关 键 词:广义回归神经网络(GRNN)  气温  空间插值  稀疏样本  玛纳斯河流域

Spatial interpolation of monthly average air temperature during winter-spring season using sparse samples: A case study in Manas River Basin in Xinjiang
YANG Yun,LI Longtong,LIU Yan,LIU Shuailing,WANG Binze,WANG Lixi,CHENG Xue. Spatial interpolation of monthly average air temperature during winter-spring season using sparse samples: A case study in Manas River Basin in Xinjiang[J]. Journal of water resources and water engineering, 2020, 31(1): 248-253
Authors:YANG Yun  LI Longtong  LIU Yan  LIU Shuailing  WANG Binze  WANG Lixi  CHENG Xue
Abstract:For preparation of air temperature spatial data used in the simulation of snow cover to snow melting process in the Manas River Basin with sparse meteorological stations in the middle part of Tianshan Mountains, Xinjiang, this paper carried out the analysis of environmental variables influencing air temperature in winter and spring (2015-11-2016-04) using least square correlation method so as to determine the optimal set of environmental variables through collinearity detection. Here the optimal factor set is composed of five environmental variables: latitude, elevation, NDVI, terrain slope and aspect. Then the Generalized Regression Neural Network (GRNN) model was constructed for spatial interpolation of monthly mean air temperature. Finally, the proposed GRNN model was trained with observation data of 119 stations among the total 139 in the region, and the spatial interpolation model of monthly air temperature for the six months in winter and spring were determined.
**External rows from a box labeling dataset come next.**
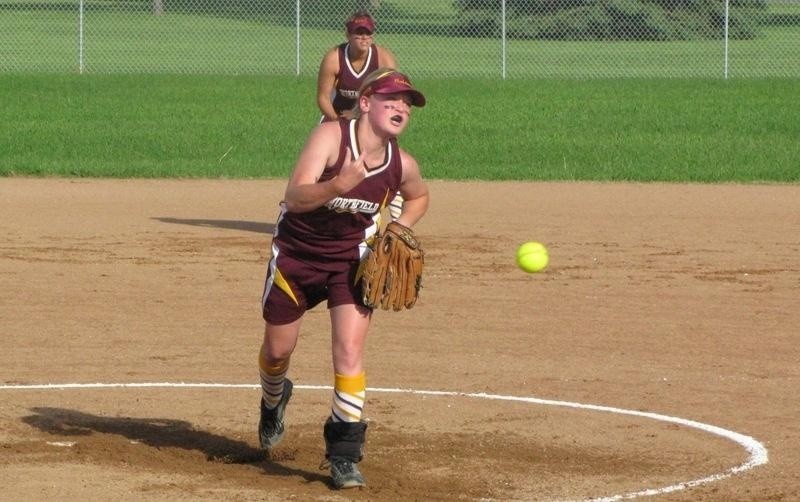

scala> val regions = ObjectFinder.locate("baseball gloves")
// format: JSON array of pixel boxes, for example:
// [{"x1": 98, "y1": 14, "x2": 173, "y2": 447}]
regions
[{"x1": 353, "y1": 222, "x2": 423, "y2": 311}]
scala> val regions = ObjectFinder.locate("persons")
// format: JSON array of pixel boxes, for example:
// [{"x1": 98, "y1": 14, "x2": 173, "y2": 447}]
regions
[
  {"x1": 315, "y1": 9, "x2": 405, "y2": 223},
  {"x1": 256, "y1": 65, "x2": 431, "y2": 490}
]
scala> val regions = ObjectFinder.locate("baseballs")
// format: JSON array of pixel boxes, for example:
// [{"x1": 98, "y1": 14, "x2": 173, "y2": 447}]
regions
[{"x1": 517, "y1": 242, "x2": 549, "y2": 272}]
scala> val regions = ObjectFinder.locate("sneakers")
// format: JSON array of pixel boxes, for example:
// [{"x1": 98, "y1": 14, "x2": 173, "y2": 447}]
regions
[
  {"x1": 256, "y1": 378, "x2": 293, "y2": 449},
  {"x1": 319, "y1": 456, "x2": 367, "y2": 492}
]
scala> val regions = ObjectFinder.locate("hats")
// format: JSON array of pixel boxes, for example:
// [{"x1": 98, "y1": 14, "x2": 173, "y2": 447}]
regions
[
  {"x1": 357, "y1": 70, "x2": 426, "y2": 110},
  {"x1": 346, "y1": 15, "x2": 375, "y2": 34}
]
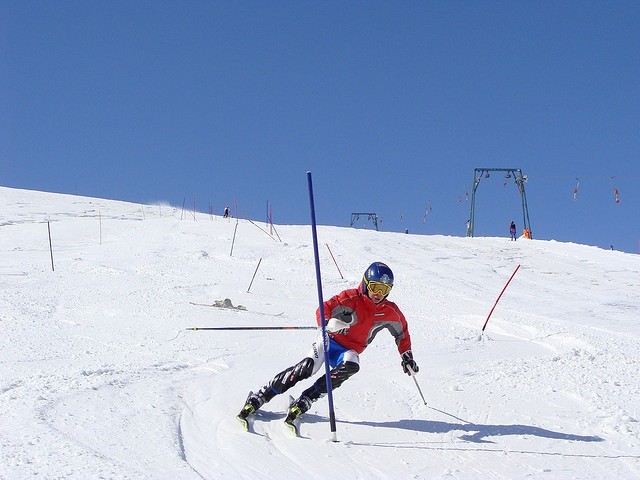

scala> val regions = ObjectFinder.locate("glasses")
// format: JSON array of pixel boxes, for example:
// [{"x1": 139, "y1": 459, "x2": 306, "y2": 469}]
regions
[{"x1": 363, "y1": 274, "x2": 391, "y2": 296}]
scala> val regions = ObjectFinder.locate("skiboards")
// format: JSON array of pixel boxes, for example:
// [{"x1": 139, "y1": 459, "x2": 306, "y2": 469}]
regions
[{"x1": 236, "y1": 391, "x2": 299, "y2": 437}]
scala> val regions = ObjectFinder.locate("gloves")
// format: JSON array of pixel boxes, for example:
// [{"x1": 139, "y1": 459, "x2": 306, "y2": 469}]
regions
[
  {"x1": 327, "y1": 317, "x2": 350, "y2": 335},
  {"x1": 401, "y1": 349, "x2": 420, "y2": 376}
]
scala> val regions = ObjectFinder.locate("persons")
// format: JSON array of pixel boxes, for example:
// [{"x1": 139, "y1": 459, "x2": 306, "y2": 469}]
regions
[
  {"x1": 244, "y1": 262, "x2": 419, "y2": 417},
  {"x1": 466, "y1": 220, "x2": 471, "y2": 237},
  {"x1": 223, "y1": 206, "x2": 230, "y2": 218},
  {"x1": 509, "y1": 220, "x2": 516, "y2": 241}
]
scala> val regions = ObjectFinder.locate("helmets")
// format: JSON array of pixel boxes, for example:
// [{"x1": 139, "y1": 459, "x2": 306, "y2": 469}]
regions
[{"x1": 361, "y1": 263, "x2": 394, "y2": 297}]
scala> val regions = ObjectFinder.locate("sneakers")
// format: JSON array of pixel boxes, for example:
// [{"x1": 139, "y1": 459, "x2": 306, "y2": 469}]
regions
[
  {"x1": 291, "y1": 395, "x2": 312, "y2": 418},
  {"x1": 246, "y1": 391, "x2": 268, "y2": 413}
]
Also the regression error of the proposed model was analyzed with Root Mean Square Error (RMSE) and the Mean Relative Error (MRE) as measures using the rest observation data of 20 stations as test samples. Results show that the averagely RMSE value of this model is 1.46 in six months, which is superior to the traditional GWRK method with an average RMSE value of 2.22. In addition, from the spatial interpolation maps of air temperature of 6 months, the varying trend of the interpolated air temperature using our model is consistent with that of actual circumstances. The temperature of each spatial site is positively correlated with its elevation, and varies with the type of surface coverage. In summary, the proposed GRNN model with combination of interpolation strategy has shown an improved interpolation accuracy and better spatial consistency for spatial interpolation of air temperature even if few meteorological observation stations were provided.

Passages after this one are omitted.